Bethany Chaffin doesn't bill herself as a grand dame of letters. She's a language Marine, a can-do, hands-on drill sergeant.

"I'm not the best writer in the world," she says, "but I do seem to bring the best writing out of people. I've been lucky to attract some very talented writers. I don't work with many literary types. Most of my students are housewives with children who have a lot of daily hassle, so my workshops are a chance for them to get free of all that and write for a few days."

Always hustling and bustling, Chaffin has recently found time amid her teaching, editing and work on a new novel about Alzheimer's disease to spearhead interest in a Mantua City Library (she contributed most of the books herself). She takes pride in the tidy little town and likes to boost that pride in others.

"I'm from Flint, Mich., originally," she says, "but when I came to Mantua I fell in love with the place. I need peace and quiet if I'm going to write, and Mantua has plenty of that."

As for Chaffin's talent for kindling that kind of enthusiasm in others, testimonials are almost literally a dime a dozen.

Lillis Jeppesen Tonks, for example, is a mother in Morgan. When her son - a promising young jockey - was killed in a horse race several years ago, she decided a fitting tribute would be a book about the boy's life. She began writing "Ten Feet Tall."

"I hadn't taken any creative writing classes before I signed up with Bethany," Tonks says. "I had been writing the story from the inside out - passively - and having trouble with dialogue and playing out the scenes. Bethany helped me to tell my son's story as it actually happened, as if I were watching it take place before my eyes. Before I got together with her I was spinning my wheels."

Today Tonks' book could serve as a textbook on engaging a reader from page one. It's sold 1,500 copies and has prompted dozens of responses from parents who've dealt with similar tragedies.

Such stories are constantly surfacing in the Utah writing community.

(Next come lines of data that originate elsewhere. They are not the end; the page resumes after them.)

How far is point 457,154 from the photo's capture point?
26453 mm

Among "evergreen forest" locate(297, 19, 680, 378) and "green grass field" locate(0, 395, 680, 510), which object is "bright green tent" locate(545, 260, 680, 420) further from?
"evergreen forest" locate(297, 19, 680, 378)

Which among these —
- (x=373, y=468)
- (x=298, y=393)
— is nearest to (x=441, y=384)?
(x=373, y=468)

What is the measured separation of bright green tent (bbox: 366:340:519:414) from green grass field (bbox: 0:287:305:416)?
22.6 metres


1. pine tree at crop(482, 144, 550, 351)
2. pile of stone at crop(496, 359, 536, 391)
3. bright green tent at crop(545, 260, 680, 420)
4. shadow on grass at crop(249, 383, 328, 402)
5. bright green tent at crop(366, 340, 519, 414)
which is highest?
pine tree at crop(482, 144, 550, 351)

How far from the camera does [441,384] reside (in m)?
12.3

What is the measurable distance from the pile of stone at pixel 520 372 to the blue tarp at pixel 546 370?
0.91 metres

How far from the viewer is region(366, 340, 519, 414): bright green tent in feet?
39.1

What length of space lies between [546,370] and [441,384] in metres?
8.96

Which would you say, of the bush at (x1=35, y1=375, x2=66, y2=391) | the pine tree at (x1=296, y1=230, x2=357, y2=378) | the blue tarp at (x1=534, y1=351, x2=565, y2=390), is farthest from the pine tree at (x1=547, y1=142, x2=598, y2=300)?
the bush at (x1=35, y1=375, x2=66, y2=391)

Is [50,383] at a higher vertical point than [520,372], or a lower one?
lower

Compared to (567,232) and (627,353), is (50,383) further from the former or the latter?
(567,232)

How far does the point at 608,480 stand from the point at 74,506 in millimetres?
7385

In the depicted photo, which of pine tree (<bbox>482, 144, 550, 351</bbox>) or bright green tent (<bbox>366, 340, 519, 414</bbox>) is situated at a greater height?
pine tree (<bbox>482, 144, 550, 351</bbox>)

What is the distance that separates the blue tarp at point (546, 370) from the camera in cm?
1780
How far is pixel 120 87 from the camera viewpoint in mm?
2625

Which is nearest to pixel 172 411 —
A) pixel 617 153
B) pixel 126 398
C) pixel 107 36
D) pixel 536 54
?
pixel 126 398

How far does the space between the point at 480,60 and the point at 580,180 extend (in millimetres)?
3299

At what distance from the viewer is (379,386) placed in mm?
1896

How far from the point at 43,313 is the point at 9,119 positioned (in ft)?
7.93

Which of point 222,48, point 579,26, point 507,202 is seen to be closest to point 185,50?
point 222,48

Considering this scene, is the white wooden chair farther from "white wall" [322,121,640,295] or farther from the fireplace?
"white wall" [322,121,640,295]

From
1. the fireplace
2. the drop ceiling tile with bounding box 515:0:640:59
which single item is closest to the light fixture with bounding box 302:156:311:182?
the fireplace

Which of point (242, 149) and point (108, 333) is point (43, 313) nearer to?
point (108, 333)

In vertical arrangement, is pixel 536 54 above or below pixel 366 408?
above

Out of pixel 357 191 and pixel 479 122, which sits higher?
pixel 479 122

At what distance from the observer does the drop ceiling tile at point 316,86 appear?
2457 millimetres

When asked if there is one success story that's she feels best about, Chaffin - typically - takes the long view.

"Overall, I like seeing people grow," she says. "I like to see people learn to do what they really want to do. I had one student, Gertrude Lobrot, who didn't begin writing until she was an elderly woman. I watched her develop into a fine writer. That's the thing people have to realize, I think, writing is a craft, a skill you have to develop. It isn't just bursts of inspiration when you're touched by the Muses."

Has she ever done her job so well that her students out-write her?

"Oh yes," she says. "When my students beat me in writing competitions, I'm actually tickled."

If you know Bethany Chaffin, you know there's not an ounce of false modesty in that phrase.